Last night, the Phoenix Suns lost at home to the Andre Iguodala-less Philadelphia 76ers. The 123-110 defeat was the Suns' fourth in a row and the eighth in their last 10 games. Phoenix is now 13-17 on the season.
It's reasonably safe to say Steve Nash is getting frustrated.
There has been talk about how losing Amar'e Stoudemire has affected the Phoenix offense. And it has. To a point. But the Suns still light it up enough to rank second in PPG (107.5), second in Effective Field Goal Percentage (52.9) and third in Offensive Rating (111.5). As good as Stoudemire has been in New York -- and he has indeed been very, very good -- scoring really isn't an issue in The Grand Canyon State.
No, the real problem is this: The Suns -- currently ranked dead last in both Opponents PPG (110.0) and Defensive Rating (114.1) -- are absolutely melting down on defense.
As Paul Coro of the Arizona Republic put it:
The Suns (13-17) are so bad defensively that they allowed the 76ers to score 27 more than their season average. The 76ers were a 4-13 road team that had not won in the 11 previous times it allowed 100 points. The 76ersshot 61 percent in the first half and put six scorers in double figures even though they did not have their star, Andre Iguodala, who sat out because right Achilles' tendinitis, and Jason Kapono. That came after the Suns had worked on defense for two days in practice. Instead, Iguodala's replacement, Andres Nocioni, posted a double-double with season highs for points (22) and rebounds (12). 76ers rookie Evan Turner added a season-high 23 points. He made nine of 12 shots even though he entered the game shooting 38 percent and averaging 6.8 points.
Strong words, right? Well, Marcin Gortat had some stronger ones. Gortat is known as The Polish Hammer for his ability to throw down a nasty dunk. But after his new team surrendered 100+ points for the 25th time in 30 games, Gortat hammered the Suns for their lackadaisical D.

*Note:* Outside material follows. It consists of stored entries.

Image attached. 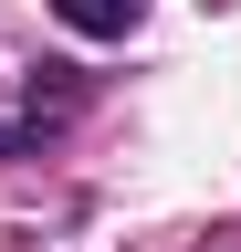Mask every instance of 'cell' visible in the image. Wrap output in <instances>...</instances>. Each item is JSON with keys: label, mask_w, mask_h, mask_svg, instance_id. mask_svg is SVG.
Segmentation results:
<instances>
[{"label": "cell", "mask_w": 241, "mask_h": 252, "mask_svg": "<svg viewBox=\"0 0 241 252\" xmlns=\"http://www.w3.org/2000/svg\"><path fill=\"white\" fill-rule=\"evenodd\" d=\"M53 21L74 32V42H126V32L147 21V0H42Z\"/></svg>", "instance_id": "cell-1"}]
</instances>
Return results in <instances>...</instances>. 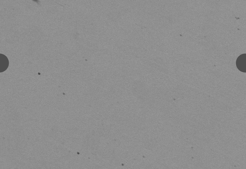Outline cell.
<instances>
[{"label":"cell","instance_id":"cell-1","mask_svg":"<svg viewBox=\"0 0 246 169\" xmlns=\"http://www.w3.org/2000/svg\"><path fill=\"white\" fill-rule=\"evenodd\" d=\"M246 54L240 55L237 58L236 65L238 69L243 72H246Z\"/></svg>","mask_w":246,"mask_h":169},{"label":"cell","instance_id":"cell-2","mask_svg":"<svg viewBox=\"0 0 246 169\" xmlns=\"http://www.w3.org/2000/svg\"><path fill=\"white\" fill-rule=\"evenodd\" d=\"M9 61L5 55L0 54V72L5 71L9 66Z\"/></svg>","mask_w":246,"mask_h":169}]
</instances>
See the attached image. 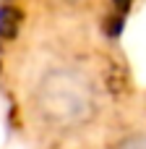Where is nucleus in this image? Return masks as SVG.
Masks as SVG:
<instances>
[{
    "instance_id": "1",
    "label": "nucleus",
    "mask_w": 146,
    "mask_h": 149,
    "mask_svg": "<svg viewBox=\"0 0 146 149\" xmlns=\"http://www.w3.org/2000/svg\"><path fill=\"white\" fill-rule=\"evenodd\" d=\"M104 113V84L94 65L78 58L50 60L26 92L31 126L52 141H71L89 134Z\"/></svg>"
},
{
    "instance_id": "2",
    "label": "nucleus",
    "mask_w": 146,
    "mask_h": 149,
    "mask_svg": "<svg viewBox=\"0 0 146 149\" xmlns=\"http://www.w3.org/2000/svg\"><path fill=\"white\" fill-rule=\"evenodd\" d=\"M42 3L57 13H65V16H81V13L94 10L102 0H42Z\"/></svg>"
},
{
    "instance_id": "3",
    "label": "nucleus",
    "mask_w": 146,
    "mask_h": 149,
    "mask_svg": "<svg viewBox=\"0 0 146 149\" xmlns=\"http://www.w3.org/2000/svg\"><path fill=\"white\" fill-rule=\"evenodd\" d=\"M107 149H146V128H133L120 136H115Z\"/></svg>"
}]
</instances>
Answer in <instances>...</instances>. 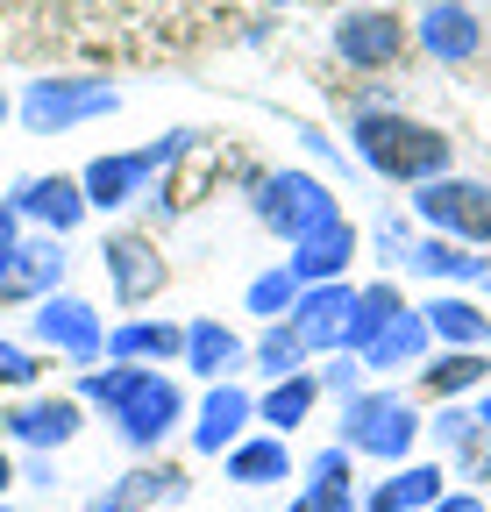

"It's just a little bit frustrating when you come in the locker room and people are talking about the offense," Gortat began. "That's not the way you're going to win NBA games. I don't know if it's just me, or maybe I'm just different, but I came from a team where everybody's competing and trying to do the stuff that coach is saying. We're just totally changing our rotations, changing our stuff that we set before the game. We're not playing hard enough and I've just got to tell you, there's a lot, a lot of work in front of us. The positive thing is? It can't be worse."
"I just think we have to be at the gym every day for three hours," Gortat continued. "Learn the rotations, learn everything from the beginning. I mean, there are so many things we're doing bad, I just can't find an explanation. I'm trying to get some rebounds and stops, but unfortunately there's not too many opportunities for me to rebound because the team is scoring 120-something points.
"It's just frustrating; frustrating as hell. I'm not going to lie."
Now, Gortat has been a Sun for exactly three games, but even Sherlock Holmes couldn't have made a more accurate deduction. Phoenix is baaaaaad on defense. In fact, they're historically bad.
Because the Suns have a long and storied history as a defenseless team, I'm not sure people truly understand just how awful they've been this season. According to Basketball-Reference, the 2010-11 Phoenix Suns are currently the sixth-worst team of all time in terms of Defensive Rating (which, again, is 114.1).
For perspective, the 1992-93 Dallas Mavericks have an all-time worst D-Rating of 114.7. In other words, this year's Suns team is a mere seven-tenths of one point per 100 possessions away from being the worst defensive team ever.
Here's another ugly fact: The five teams that rank behind the Suns in Defensive Rating averaged 20 wins.
Look, the Suns have shown over the past several seasons that a team can compete without being an elite defensive squad. But no amount of scoring is going to overcome a potentially worst-ever defense. If the Suns are going to turn their season around, they need to start getting their hands in some faces. And fast.